> Document text
Alot of theory stuff right now but I figured start at the source and work my way back. Right now with my Krell amp and NHT speakers I won't be seeing much load. However my krell amp at IDLE consumes 315 watts like a V8 at the drag strip high revving waiting to pump year ears full of goodness 

Lots of other things I wanna do will be all mapleshade platforms/rack under all the gear. I'm a avid semi-pro photographer also so the screen colors/calibration means alot to me as far as accuracy. I won't have expensive projector starting off but as the years progress I'll upgrade on a consistent basis.

Also don't think that ISO trannyies will work great for all gear. I mentioned having a separate one for each gear but some don't act well with it so thats another thing I'll be able to test.


----------



## Talley (Dec 8, 2010)

OH... I'll end up gutting this panel guts out and installing copper buss bar and using copper blade fuses ridgid mounted and the wires lugged and direct bolted to the fuses. This will eliminate any tin plating in the system and keep the system copper only. Copper sonics are the best to the ear next to silver while tin sounds dirty...

> Using the information
- A) In the audio forum thread, how many watts does the Krell amp consume at idle?
- B) Write the next part of the audio forum thread, continuing from its final sentence.
The listing that follows has no connection to the audio forum thread.

Records from a collection
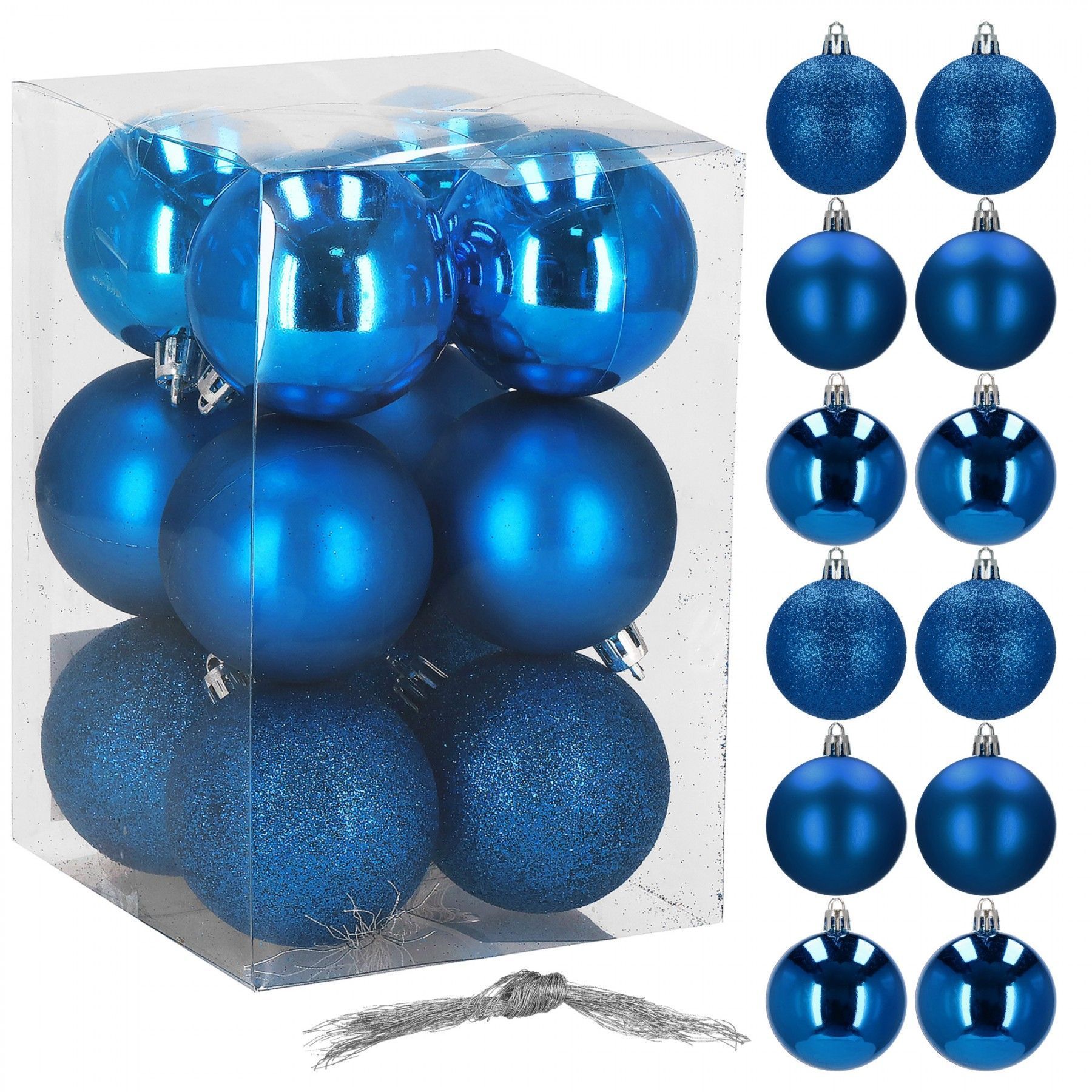 Набір ялинкових куль Springos d=6 см 12 шт CA0004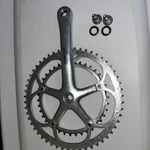 Campagnolo Record Alloy Square Taper 10 Speed Double Crankset 175 Mm 53/39T 2000. Fixed Price $100.00.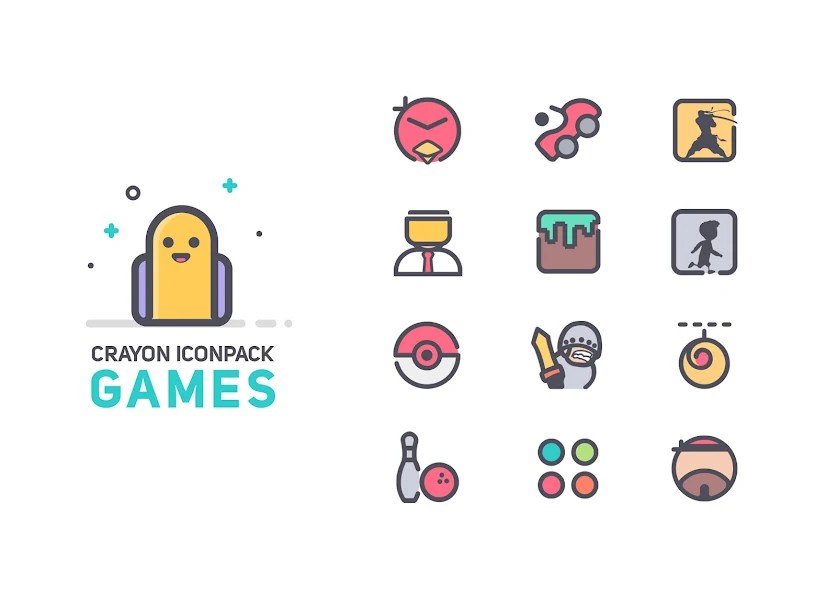 Download Crayon Icon Pack MOD APK 2024 (Premium Unlocked)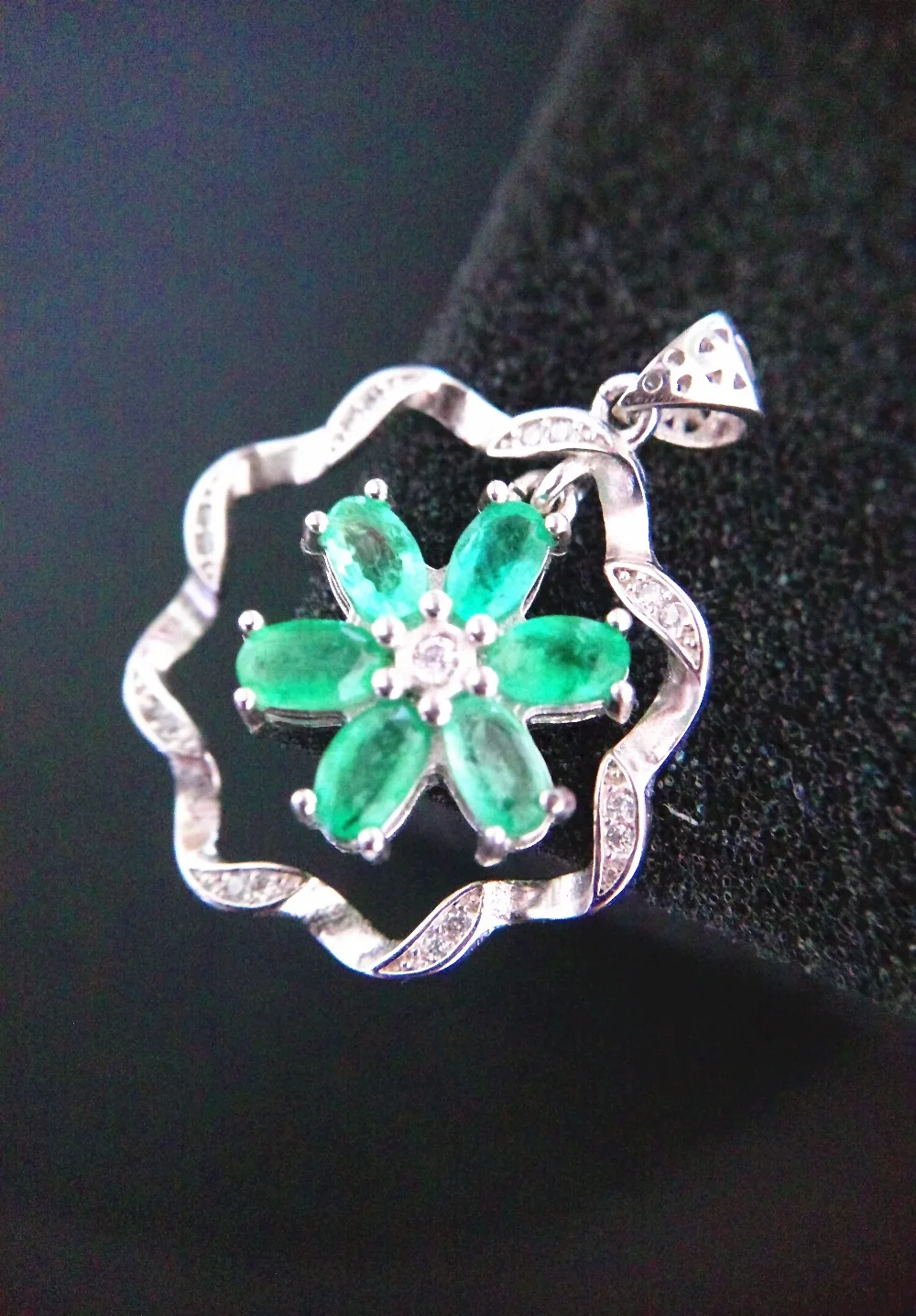 Elegante серебряная подвеска из драгоценного камня 4 шт. 3*5 мм круглый разрез натуральный Коламбия изумрудная подвеска цельный 925 Серебряный кулон
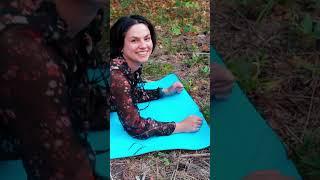 Yoga in nature from Evelina in a  dress #yoga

> Answers to each task
- A) 315 watts.

- B)
again another "theory" I'm wanting to test out. Again... all of this is costing me next to nothing and I literally ran all my wiring/hookup the panel, drove the ground rods and completed all panel stuff in a 6hr period. Not bad at all.

This is me holding the copper buss that will be replacing the circuit breakers and will have fuses mounted to the buss and wire direct to fuses. (note: I'll be cutting this into the lengths I need).

...yes........ I'm crazy :wave:


----------



## Serenity Now (Mar 28, 2014)

Lol. Unsubscribed.


----------



## Talley (Dec 8, 2010)

Serenity Now said:


> Lol. Unsubscribed.


uh gee thanks? I guess.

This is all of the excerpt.